They thought they’d take another shot — this time with the law.

A scholar asked the Teacher about the greatest commandment. It was a “gotcha” question.

Laws in the Torah sprouted up like justice gone to seed. There were hundreds, and most devout Jews would try to keep them all with equal care. Choosing one, Jesus was bound to upset someone.

“You shall love the Lord, your God, with all your heart, with all your soul, and with all your mind.”

Had He stopped there, we probably wouldn’t be talking about this. But Jesus, never leaving a pot unstirred, added, “The second is like it: You shall love your neighbor as yourself.”

We may find this a bit surprising. For all of the cinematic homage and local enshrinement, not one of the Ten Commandments even got an honorable mention. Jesus didn’t say anything about killing or coveting, stealing or lying, even about sex. For Him, you fulfilled the greatest commandment by “doing,” rather than “not doing,” and the core of that was love.

His listeners were no strangers to these commandments. Citing love of God, Jesus quoted a verse from Deuteronomy (6:5). His addendum “love your neighbor” lifted words from Leviticus (19:8).

While familiar with these passages, His disciples probably had never heard them so inextricably linked.
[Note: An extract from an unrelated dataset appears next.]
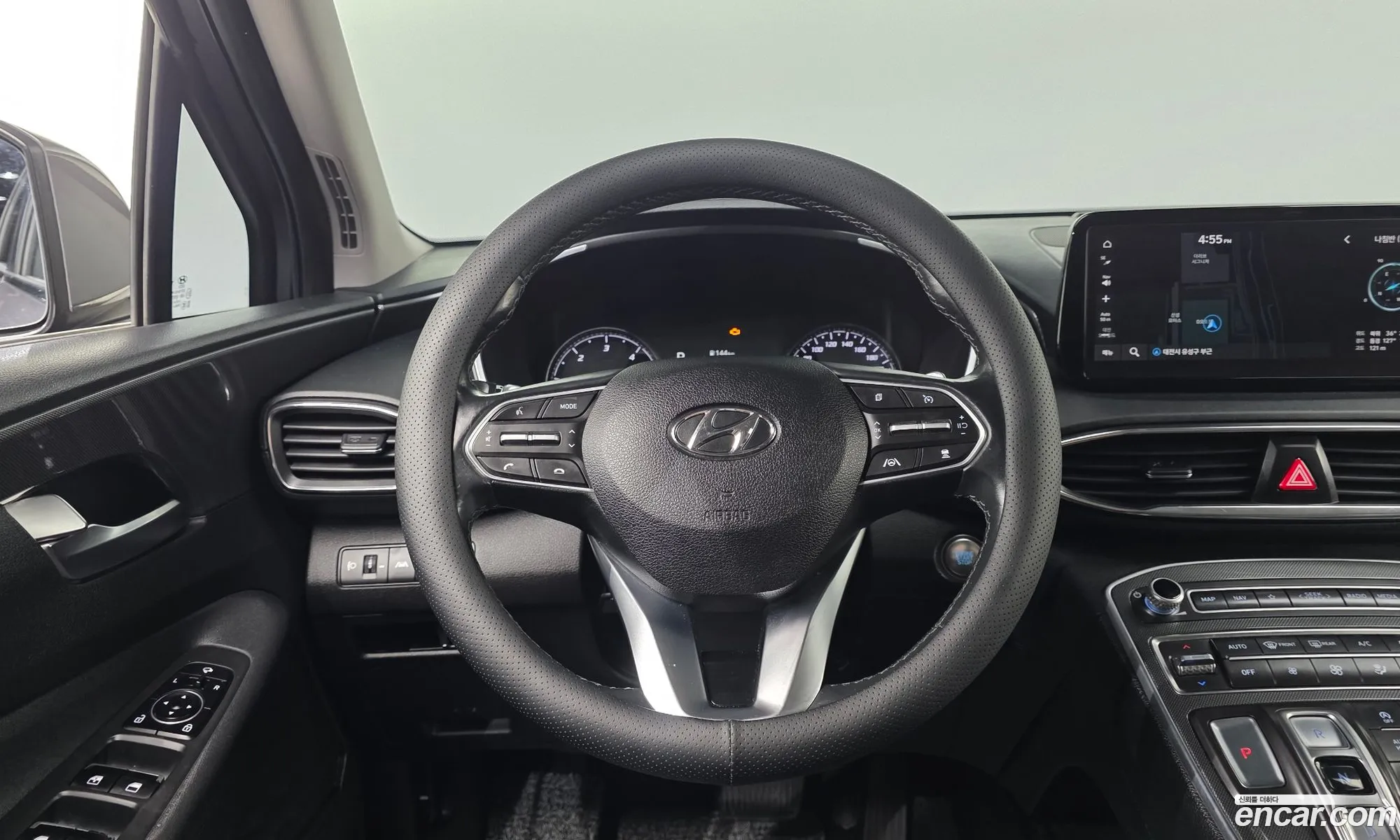 Hyundai Santa Fe 2021 — 21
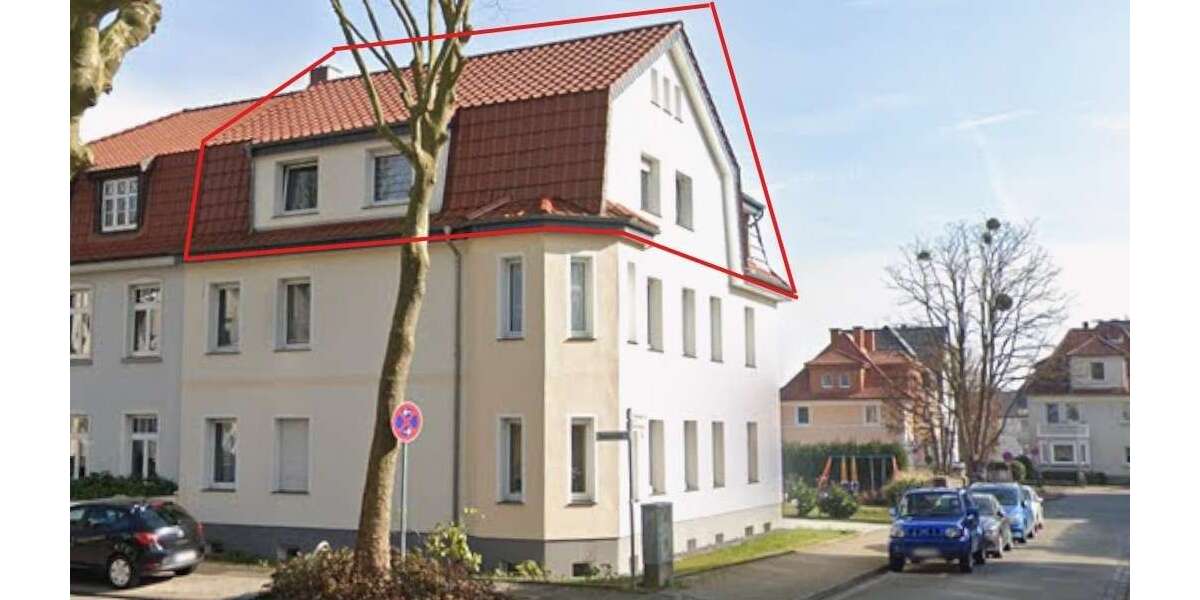 Etagenwohnung Bad Oeynhausen - 3 Zimmer, 91 m&sup2;, 329.000&euro; | Angebot:26905470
They pervade Jesus’ teaching, but here the Scholar was setting a trap. And for Jesus, a trick question deserved a trick answer.

“Love the Lord, your God” is as unassailable as motherhood and apple pie, or in that case, rugelach. The problem is that, standing alone, it is all about a personal relationship with God, which anyone can claim.

But what about “with all your heart, with all your soul?”

A scientist prone to empirical proof, Galileo once said, “Measure all things and what is not measurable, make so.”

This is exactly what Jesus did, making the love of neighbor the measure of loving God. In the passage on the Greatest Commandment, there is no asterisk following the word neighbor: no list of exceptions in the footnotes.

Jesus makes it clear that we show our love for God, not by who we exclude, but by who we include; it is not about who we judge and shun, but whom we forgive and embrace.

That’s not exactly what the Pharisees wanted to hear.